(Raw records)
= = = = =
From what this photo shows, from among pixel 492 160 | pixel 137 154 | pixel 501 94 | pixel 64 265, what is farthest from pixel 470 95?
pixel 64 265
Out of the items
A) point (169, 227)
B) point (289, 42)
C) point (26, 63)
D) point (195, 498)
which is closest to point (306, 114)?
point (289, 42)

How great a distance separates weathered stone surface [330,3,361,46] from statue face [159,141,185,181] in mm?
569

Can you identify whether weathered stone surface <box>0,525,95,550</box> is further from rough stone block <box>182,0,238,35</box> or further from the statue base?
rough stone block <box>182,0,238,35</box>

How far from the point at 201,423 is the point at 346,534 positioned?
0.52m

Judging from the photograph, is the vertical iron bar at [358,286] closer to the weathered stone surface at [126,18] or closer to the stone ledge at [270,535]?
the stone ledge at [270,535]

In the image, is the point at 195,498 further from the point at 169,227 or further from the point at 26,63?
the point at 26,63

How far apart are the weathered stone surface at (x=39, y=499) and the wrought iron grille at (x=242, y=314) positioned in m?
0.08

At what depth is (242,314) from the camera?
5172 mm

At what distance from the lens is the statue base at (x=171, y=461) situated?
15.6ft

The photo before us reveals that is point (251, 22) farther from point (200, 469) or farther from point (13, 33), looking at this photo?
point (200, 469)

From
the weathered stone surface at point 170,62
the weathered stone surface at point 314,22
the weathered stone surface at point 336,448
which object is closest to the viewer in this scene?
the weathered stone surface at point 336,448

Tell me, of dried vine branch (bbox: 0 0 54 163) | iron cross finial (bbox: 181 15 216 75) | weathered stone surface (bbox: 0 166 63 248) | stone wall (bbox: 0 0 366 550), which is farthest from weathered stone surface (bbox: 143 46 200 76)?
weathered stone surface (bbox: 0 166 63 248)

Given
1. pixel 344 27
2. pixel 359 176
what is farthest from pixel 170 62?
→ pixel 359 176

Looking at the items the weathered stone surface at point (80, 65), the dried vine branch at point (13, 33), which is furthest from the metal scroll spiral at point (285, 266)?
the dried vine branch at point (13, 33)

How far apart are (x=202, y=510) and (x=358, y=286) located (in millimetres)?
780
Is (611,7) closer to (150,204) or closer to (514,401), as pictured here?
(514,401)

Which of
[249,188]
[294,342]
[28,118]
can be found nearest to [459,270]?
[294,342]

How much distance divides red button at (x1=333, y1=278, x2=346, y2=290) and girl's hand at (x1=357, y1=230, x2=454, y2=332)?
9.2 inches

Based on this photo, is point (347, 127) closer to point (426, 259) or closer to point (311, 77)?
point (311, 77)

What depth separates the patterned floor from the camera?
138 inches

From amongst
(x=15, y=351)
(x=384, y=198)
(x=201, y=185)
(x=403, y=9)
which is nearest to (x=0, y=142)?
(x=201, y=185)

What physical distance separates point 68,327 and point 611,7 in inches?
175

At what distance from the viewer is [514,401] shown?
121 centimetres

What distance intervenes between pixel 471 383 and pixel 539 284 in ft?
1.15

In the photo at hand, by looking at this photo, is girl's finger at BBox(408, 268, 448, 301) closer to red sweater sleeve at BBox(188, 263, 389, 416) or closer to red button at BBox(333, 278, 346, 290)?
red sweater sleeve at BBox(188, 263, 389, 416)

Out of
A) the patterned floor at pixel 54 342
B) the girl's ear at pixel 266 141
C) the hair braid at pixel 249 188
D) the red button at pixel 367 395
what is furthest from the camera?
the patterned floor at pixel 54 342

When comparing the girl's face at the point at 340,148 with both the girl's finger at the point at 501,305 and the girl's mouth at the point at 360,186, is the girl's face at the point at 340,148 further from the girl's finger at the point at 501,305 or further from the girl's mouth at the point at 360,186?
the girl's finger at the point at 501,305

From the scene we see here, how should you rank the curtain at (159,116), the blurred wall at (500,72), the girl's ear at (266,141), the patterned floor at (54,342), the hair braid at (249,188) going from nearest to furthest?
= = = = =
* **WHAT YOU NEED TO DO**:
Write out every line exactly as it stands.

* **EXERCISE RESULT**:
From what this photo shows, from among pixel 492 160 | pixel 137 154 | pixel 501 94 | pixel 64 265, what is farthest from pixel 470 95?
pixel 64 265
Out of the items
A) point (169, 227)
B) point (289, 42)
C) point (26, 63)
D) point (195, 498)
which is closest to point (306, 114)?
point (289, 42)

How great a distance separates weathered stone surface [330,3,361,46] from statue face [159,141,185,181] in mm?
569

Can you identify whether weathered stone surface <box>0,525,95,550</box> is further from rough stone block <box>182,0,238,35</box> or further from the statue base?
rough stone block <box>182,0,238,35</box>

How far from the point at 201,423 is the point at 346,534 positioned?
0.52m

Judging from the photograph, is the vertical iron bar at [358,286] closer to the weathered stone surface at [126,18] or closer to the stone ledge at [270,535]?
the stone ledge at [270,535]

In the image, is the point at 195,498 further from the point at 169,227 or further from the point at 26,63?
the point at 26,63

How far apart are the weathered stone surface at (x=39, y=499) and the wrought iron grille at (x=242, y=314) positioned in m?
0.08

At what depth is (242,314) from the camera?
5172 mm

At what distance from the lens is the statue base at (x=171, y=461) situated?
15.6ft

The photo before us reveals that is point (251, 22) farther from point (200, 469) or farther from point (13, 33), looking at this photo?
point (200, 469)

From
the weathered stone surface at point 170,62
the weathered stone surface at point 314,22
the weathered stone surface at point 336,448
which object is closest to the viewer in this scene?
the weathered stone surface at point 336,448

Tell me, of dried vine branch (bbox: 0 0 54 163) | iron cross finial (bbox: 181 15 216 75) | weathered stone surface (bbox: 0 166 63 248) | stone wall (bbox: 0 0 366 550), which is farthest from weathered stone surface (bbox: 143 46 200 76)?
weathered stone surface (bbox: 0 166 63 248)

Given
1. pixel 344 27
2. pixel 359 176
what is farthest from pixel 170 62?
→ pixel 359 176

Looking at the items the weathered stone surface at point (80, 65), the dried vine branch at point (13, 33), which is furthest from the metal scroll spiral at point (285, 266)?
the dried vine branch at point (13, 33)

How far apart are (x=202, y=510) and (x=358, y=286) located (in millimetres)?
780
Is (611,7) closer to (150,204) or closer to (514,401), as pictured here?
(514,401)

Which of
[249,188]
[294,342]
[28,118]
can be found nearest to [459,270]?
[294,342]

How much distance divides red button at (x1=333, y1=278, x2=346, y2=290) and girl's hand at (x1=357, y1=230, x2=454, y2=332)?
9.2 inches

Based on this photo, is point (347, 127) closer to point (426, 259) or closer to point (311, 77)?
point (311, 77)

What depth separates the patterned floor from the camera?
138 inches

From amongst
(x=15, y=351)
(x=384, y=198)
(x=201, y=185)
(x=403, y=9)
which is nearest to (x=0, y=142)?
(x=201, y=185)

What physical distance separates point 68,327 and point 611,7 in inches?
175

At what distance from the viewer is [514,401] shown?
121 centimetres

What distance intervenes between pixel 471 383 and pixel 539 284 in ft?
1.15

In the photo at hand, by looking at this photo, is girl's finger at BBox(408, 268, 448, 301) closer to red sweater sleeve at BBox(188, 263, 389, 416) or closer to red button at BBox(333, 278, 346, 290)?
red sweater sleeve at BBox(188, 263, 389, 416)

Out of
A) the patterned floor at pixel 54 342
B) the girl's ear at pixel 266 141
C) the hair braid at pixel 249 188
D) the red button at pixel 367 395
what is furthest from the camera?
the patterned floor at pixel 54 342

When comparing the girl's face at the point at 340,148 with both the girl's finger at the point at 501,305 and the girl's mouth at the point at 360,186, is the girl's face at the point at 340,148 further from the girl's finger at the point at 501,305 or further from the girl's mouth at the point at 360,186?
the girl's finger at the point at 501,305

From the scene we see here, how should you rank the curtain at (159,116), the blurred wall at (500,72), the girl's ear at (266,141), the patterned floor at (54,342), the hair braid at (249,188) going from nearest to furthest?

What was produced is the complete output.